Task description:
How many of the lines below include the word "buselaphus"? Only the number should be given.

╔══

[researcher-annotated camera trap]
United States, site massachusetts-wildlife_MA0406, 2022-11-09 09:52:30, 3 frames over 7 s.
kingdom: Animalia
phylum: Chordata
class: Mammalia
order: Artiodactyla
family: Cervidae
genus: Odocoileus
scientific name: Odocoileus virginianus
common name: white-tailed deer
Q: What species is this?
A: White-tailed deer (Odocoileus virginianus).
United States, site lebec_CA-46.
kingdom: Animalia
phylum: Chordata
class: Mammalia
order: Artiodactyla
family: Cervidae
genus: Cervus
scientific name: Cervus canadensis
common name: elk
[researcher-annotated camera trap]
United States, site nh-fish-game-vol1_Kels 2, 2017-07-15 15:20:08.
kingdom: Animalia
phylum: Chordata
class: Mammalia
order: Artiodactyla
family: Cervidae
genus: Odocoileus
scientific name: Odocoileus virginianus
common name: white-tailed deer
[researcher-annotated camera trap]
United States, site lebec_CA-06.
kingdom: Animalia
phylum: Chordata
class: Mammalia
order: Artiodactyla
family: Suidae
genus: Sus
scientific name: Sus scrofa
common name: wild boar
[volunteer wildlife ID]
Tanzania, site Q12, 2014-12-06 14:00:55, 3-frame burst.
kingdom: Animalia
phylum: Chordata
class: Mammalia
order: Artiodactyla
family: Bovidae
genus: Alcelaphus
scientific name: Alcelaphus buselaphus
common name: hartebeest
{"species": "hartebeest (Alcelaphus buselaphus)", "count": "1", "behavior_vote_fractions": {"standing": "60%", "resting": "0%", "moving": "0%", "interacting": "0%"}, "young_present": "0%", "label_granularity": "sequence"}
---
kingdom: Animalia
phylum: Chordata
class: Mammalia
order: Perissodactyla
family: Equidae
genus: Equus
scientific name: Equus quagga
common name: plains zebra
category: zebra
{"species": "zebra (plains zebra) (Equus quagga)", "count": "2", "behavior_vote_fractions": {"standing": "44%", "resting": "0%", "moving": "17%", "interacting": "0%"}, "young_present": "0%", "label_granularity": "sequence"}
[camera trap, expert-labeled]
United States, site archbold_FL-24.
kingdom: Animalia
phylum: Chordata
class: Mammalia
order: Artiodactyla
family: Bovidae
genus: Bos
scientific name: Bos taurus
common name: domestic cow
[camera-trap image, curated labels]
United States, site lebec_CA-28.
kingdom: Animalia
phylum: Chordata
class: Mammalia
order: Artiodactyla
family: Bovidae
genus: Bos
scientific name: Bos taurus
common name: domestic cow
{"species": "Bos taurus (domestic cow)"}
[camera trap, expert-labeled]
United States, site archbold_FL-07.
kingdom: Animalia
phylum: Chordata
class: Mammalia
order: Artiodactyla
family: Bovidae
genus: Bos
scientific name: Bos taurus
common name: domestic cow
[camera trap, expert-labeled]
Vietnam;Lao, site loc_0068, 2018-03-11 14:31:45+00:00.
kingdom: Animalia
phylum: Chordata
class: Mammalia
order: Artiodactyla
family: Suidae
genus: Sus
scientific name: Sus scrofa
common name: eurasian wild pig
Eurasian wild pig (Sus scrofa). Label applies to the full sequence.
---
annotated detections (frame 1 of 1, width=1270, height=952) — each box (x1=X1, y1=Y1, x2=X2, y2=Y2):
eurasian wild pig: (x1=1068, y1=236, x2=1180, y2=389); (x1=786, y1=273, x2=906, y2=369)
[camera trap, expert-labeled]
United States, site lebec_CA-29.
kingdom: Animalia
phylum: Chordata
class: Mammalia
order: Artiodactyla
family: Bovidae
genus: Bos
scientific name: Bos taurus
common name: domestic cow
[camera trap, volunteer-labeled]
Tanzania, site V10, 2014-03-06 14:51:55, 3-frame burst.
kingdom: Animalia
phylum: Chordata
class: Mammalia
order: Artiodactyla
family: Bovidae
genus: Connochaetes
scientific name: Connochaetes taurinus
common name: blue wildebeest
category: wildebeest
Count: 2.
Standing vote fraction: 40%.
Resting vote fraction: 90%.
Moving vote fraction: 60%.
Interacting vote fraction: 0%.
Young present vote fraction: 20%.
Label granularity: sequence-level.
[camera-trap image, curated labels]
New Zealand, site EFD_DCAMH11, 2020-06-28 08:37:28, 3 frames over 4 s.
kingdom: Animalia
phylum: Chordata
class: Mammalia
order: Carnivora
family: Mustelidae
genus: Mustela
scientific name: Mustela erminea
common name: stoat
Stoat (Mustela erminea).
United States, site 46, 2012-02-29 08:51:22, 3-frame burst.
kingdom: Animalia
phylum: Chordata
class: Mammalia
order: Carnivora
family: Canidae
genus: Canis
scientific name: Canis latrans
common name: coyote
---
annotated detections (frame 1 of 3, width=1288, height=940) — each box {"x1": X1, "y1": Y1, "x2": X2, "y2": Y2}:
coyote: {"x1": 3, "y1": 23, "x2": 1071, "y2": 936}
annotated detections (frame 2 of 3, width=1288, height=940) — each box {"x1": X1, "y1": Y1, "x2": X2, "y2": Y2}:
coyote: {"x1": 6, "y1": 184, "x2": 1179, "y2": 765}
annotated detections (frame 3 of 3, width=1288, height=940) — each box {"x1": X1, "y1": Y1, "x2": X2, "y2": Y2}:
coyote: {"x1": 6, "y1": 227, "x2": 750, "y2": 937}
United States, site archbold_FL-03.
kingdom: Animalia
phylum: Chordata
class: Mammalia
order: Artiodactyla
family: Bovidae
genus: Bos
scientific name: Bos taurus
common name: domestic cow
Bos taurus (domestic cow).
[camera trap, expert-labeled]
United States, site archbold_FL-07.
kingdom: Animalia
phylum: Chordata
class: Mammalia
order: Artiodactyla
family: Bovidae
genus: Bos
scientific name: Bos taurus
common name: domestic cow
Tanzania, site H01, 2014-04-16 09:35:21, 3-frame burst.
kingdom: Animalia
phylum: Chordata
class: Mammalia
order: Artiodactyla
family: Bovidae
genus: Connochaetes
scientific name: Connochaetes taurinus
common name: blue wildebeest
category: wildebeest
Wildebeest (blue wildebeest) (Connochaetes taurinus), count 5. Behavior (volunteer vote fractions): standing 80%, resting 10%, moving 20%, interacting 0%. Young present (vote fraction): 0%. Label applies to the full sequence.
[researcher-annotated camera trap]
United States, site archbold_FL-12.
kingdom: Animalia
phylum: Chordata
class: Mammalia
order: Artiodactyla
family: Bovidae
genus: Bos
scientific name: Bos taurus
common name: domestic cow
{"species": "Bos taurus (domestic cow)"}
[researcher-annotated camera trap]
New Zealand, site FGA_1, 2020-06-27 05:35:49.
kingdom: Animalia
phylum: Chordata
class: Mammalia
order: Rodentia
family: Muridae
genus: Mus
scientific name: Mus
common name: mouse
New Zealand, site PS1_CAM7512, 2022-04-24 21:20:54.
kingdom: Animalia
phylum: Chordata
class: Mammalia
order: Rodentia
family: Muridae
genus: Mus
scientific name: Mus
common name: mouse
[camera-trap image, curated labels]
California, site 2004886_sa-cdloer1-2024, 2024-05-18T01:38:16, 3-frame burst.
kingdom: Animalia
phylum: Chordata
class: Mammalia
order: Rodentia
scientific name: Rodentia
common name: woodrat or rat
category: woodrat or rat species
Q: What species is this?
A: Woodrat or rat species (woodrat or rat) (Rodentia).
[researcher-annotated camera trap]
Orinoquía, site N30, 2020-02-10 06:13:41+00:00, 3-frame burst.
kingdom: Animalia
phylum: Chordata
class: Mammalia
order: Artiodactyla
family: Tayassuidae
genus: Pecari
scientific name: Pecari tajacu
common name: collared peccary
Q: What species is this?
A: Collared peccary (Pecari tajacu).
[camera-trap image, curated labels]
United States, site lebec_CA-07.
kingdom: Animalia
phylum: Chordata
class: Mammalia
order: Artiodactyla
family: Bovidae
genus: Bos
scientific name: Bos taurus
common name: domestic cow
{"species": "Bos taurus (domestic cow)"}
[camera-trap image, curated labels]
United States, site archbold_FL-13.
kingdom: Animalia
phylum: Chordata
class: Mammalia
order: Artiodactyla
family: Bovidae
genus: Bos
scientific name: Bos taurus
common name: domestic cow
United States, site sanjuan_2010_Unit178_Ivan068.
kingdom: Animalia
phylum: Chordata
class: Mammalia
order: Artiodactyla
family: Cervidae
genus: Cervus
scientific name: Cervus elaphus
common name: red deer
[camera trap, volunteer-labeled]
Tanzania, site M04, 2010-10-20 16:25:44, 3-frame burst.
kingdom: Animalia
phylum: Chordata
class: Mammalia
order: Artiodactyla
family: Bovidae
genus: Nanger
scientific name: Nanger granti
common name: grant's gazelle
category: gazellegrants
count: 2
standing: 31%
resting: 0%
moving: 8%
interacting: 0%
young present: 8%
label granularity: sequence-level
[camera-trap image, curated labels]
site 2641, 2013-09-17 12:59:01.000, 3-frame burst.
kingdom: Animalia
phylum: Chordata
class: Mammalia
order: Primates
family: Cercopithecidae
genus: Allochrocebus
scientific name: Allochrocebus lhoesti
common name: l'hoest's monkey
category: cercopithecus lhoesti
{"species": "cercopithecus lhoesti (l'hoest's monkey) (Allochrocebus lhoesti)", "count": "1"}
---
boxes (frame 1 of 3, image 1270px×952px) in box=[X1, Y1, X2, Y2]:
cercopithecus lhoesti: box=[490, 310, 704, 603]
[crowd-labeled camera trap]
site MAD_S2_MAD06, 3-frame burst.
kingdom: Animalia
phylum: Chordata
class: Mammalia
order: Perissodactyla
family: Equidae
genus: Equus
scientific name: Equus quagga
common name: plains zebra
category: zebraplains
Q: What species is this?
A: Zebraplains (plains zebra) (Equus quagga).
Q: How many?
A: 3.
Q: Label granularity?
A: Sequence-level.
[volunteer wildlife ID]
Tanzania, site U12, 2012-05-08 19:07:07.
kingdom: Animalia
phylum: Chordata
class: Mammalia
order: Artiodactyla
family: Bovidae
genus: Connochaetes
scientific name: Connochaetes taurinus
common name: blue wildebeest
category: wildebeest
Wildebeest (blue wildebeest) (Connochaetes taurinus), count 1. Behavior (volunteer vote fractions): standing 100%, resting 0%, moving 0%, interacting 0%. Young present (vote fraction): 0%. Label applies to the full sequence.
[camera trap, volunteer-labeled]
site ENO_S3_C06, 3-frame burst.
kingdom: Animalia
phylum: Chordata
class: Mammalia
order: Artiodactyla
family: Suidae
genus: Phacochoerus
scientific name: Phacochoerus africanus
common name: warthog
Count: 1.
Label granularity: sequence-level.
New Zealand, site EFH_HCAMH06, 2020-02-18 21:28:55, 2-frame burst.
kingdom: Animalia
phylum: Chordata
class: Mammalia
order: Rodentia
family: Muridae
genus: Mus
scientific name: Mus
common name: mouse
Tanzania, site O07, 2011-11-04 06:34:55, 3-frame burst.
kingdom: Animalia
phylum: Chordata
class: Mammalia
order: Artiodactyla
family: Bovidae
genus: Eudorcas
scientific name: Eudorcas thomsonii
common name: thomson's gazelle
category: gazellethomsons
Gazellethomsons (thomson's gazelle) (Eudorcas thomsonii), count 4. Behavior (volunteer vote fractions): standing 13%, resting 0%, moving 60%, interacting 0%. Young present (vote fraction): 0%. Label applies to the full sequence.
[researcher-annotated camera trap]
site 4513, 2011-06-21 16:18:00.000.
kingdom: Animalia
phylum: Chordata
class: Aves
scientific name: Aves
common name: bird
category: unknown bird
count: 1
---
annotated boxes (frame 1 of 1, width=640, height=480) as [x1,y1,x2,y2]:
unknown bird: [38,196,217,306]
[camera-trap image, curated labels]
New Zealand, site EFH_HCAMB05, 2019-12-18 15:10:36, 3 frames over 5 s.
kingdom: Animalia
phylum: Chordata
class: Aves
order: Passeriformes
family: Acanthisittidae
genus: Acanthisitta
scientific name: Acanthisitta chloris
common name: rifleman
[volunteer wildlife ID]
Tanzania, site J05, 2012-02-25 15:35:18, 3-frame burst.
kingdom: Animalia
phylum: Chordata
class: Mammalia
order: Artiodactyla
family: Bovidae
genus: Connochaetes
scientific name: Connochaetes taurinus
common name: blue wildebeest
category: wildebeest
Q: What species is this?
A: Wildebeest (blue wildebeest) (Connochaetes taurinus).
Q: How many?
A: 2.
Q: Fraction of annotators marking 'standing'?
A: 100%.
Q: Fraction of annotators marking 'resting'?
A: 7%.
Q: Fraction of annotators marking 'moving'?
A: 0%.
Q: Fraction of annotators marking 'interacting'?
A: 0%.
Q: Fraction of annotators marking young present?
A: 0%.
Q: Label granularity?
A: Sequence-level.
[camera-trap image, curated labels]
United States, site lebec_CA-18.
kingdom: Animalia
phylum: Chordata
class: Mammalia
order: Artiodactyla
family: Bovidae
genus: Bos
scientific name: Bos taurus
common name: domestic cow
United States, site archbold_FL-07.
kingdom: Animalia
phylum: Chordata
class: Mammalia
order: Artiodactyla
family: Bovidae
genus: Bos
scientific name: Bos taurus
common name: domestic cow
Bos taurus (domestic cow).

╚══

Response to the exercise:
2